I've received several more great contributions from 7histle, and trou and I'm very happy with the state of the code and the usefulness of the application.

The biggest outstanding issue is RFC 2047 header decoding. Converting subject/to/from fields to readable versions of their encoded form:

Subject: =?utf-8?Q?Blipfoto=20=2D=20Introducing=20the=20all=2Dnew=20Bli

This is annoying because I'm using mimetic for handling all MIME-related code, and this doesn't seem to offer the facilities that I need.

The current plan is to use the RFC-2047 handling from vmime, but I've fought with that library unsucessfully for two days now - and a further complication is that the library is included in Squeeze/Sid, but not the stable release of Debian.
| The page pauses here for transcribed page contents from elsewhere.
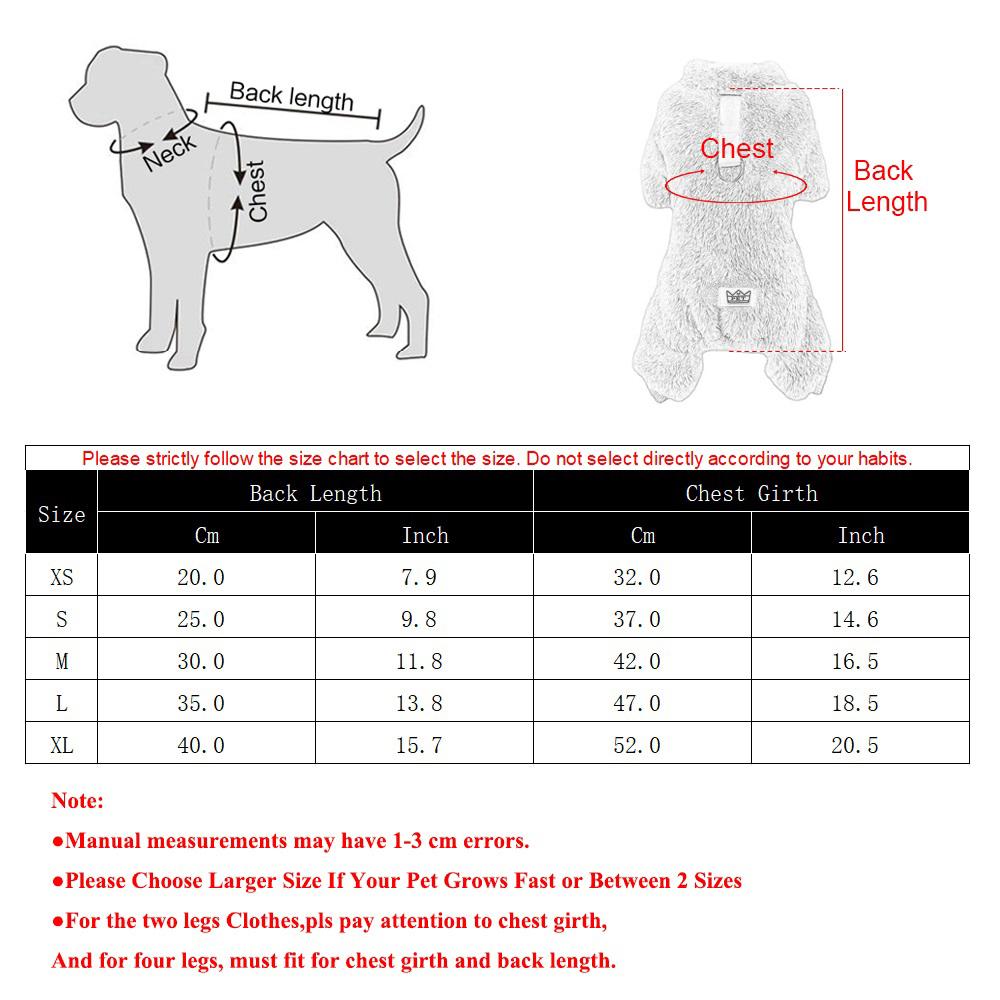 Back length
Neck
Chest

Chest
Back Length

Please strictly follow the size chart to select the size. Do not select directly according to your habits.

| Size | Back Length Cm | Back Length Inch | Chest Girth Cm | Chest Girth Inch |
|---|---|---|---|---|
| XS | 20.0 | 7.9 | 32.0 | 12.6 |
| S | 25.0 | 9.8 | 37.0 | 14.6 |
| M | 30.0 | 11.8 | 42.0 | 16.5 |
| L | 35.0 | 13.8 | 47.0 | 18.5 |
| XL | 40.0 | 15.7 | 52.0 | 20.5 |

Note:
●Manual measurements may have 1-3 cm errors.
●Please Choose Larger Size If Your Pet Grows Fast or Between 2 Sizes
●For the two legs Clothes,pls pay attention to chest girth,
And for four legs, must fit for chest girth and back length.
In conclusion I still regard the client as complete, because I'm using it exclusively and I rarely get "foreign" mails. But there is one more push required to fix all the outstanding bugs which generall boil down to:

  • Decode headers properly.
  • Ensure all our input/output is in UTF-8.

Randomly I'm wondering if I can call out to Lua to do the header decoding. Add "on_header_field()" and display the results. So today I'll be looking at how sensible that is, probably not very.

| 4 comments

 

Comments on this entry

icon Michael Stapelberg at 16:29 on 26 July 2013

I see the issues with emails are starting to trickle in. In my experience, this will only get worse. I was involved with sup-mail, very briefly its successor heliotrope, somewhat more with alot, and I am glad I don’t have to deal with all these issues any more :).

Don’t say nobody warned you, but best of luck with your mail client.

icon Steve Kemp at 16:42 on 26 July 2013
http://www.steve.org.uk/

I'm optimistic with the right framework for MIME and these kind of encoding issues, that most of the hard problems should have been solved for me.

That might be naive, so long as it is "powerful" or "useful" enough for the differences to outweight the drawbacks I'm content.

icon Nux at 11:09 on 27 July 2013
http://www.nux.ro

Thanks for the updates!
RPMs for RHEL 6 and clones in my repo, e.g.
http://li.nux.ro/download/nux/dextop/el6/x86_64/lumail-0.15-1.el6.nux.x86_64.rpm

icon Marcos Dione at 07:26 on 29 July 2013
http://www.grulic.org.ar/~mdione/glob/

Well, actually you have to make sure that all your output is in utf-8, but that you have to check the input for it's encoding. Most of the time you will find it in the headers (f.i., Content-Type: text/plain; charset=ISO-8859-1) and sometimes you will recieve a mail from a badly implemented webmail and you'll have to guess it; there are libraries for that.